Your assignment => In the reply, give back exactly the lines from the one with "New Zealand, site RKU_CCAMI015." through the last line of the records, without pictures.

********************

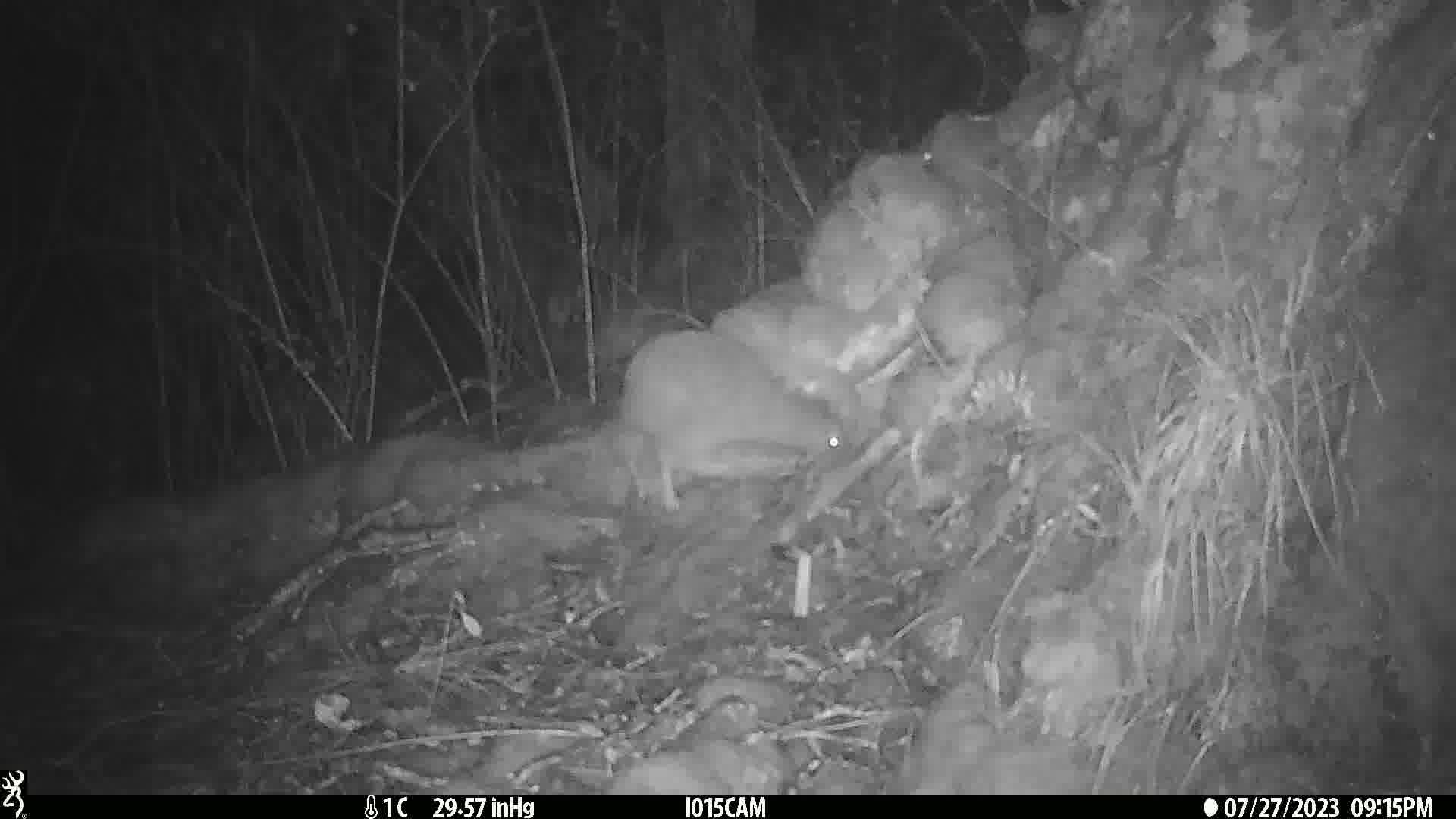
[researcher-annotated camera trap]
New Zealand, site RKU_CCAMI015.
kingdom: Animalia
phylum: Chordata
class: Aves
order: Apterygiformes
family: Apterygidae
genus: Apteryx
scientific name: Apteryx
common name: kiwi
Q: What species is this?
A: Kiwi (Apteryx).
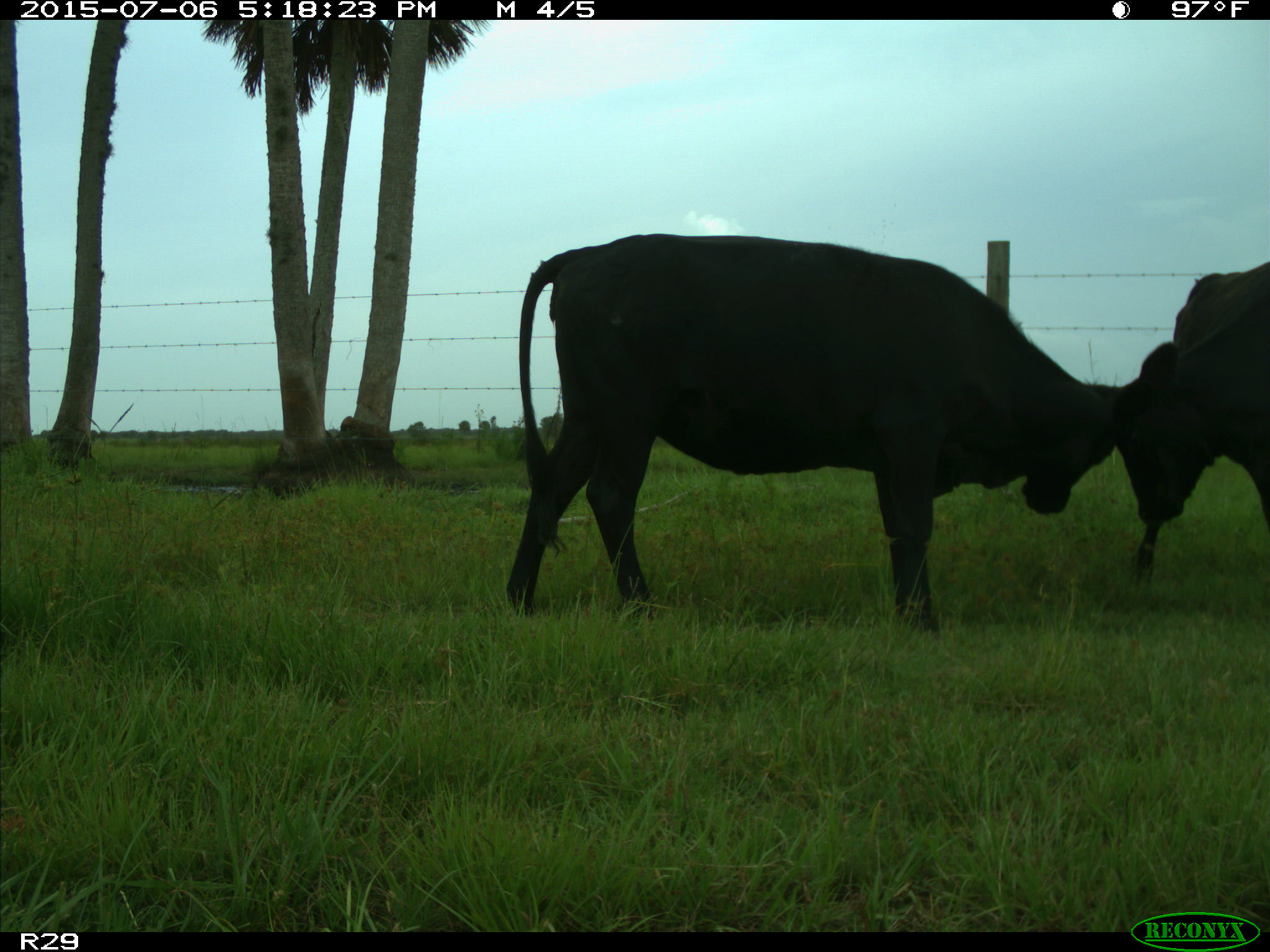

********************

Exercise output =>
New Zealand, site RKU_CCAMI015.
kingdom: Animalia
phylum: Chordata
class: Aves
order: Apterygiformes
family: Apterygidae
genus: Apteryx
scientific name: Apteryx
common name: kiwi
Q: What species is this?
A: Kiwi (Apteryx).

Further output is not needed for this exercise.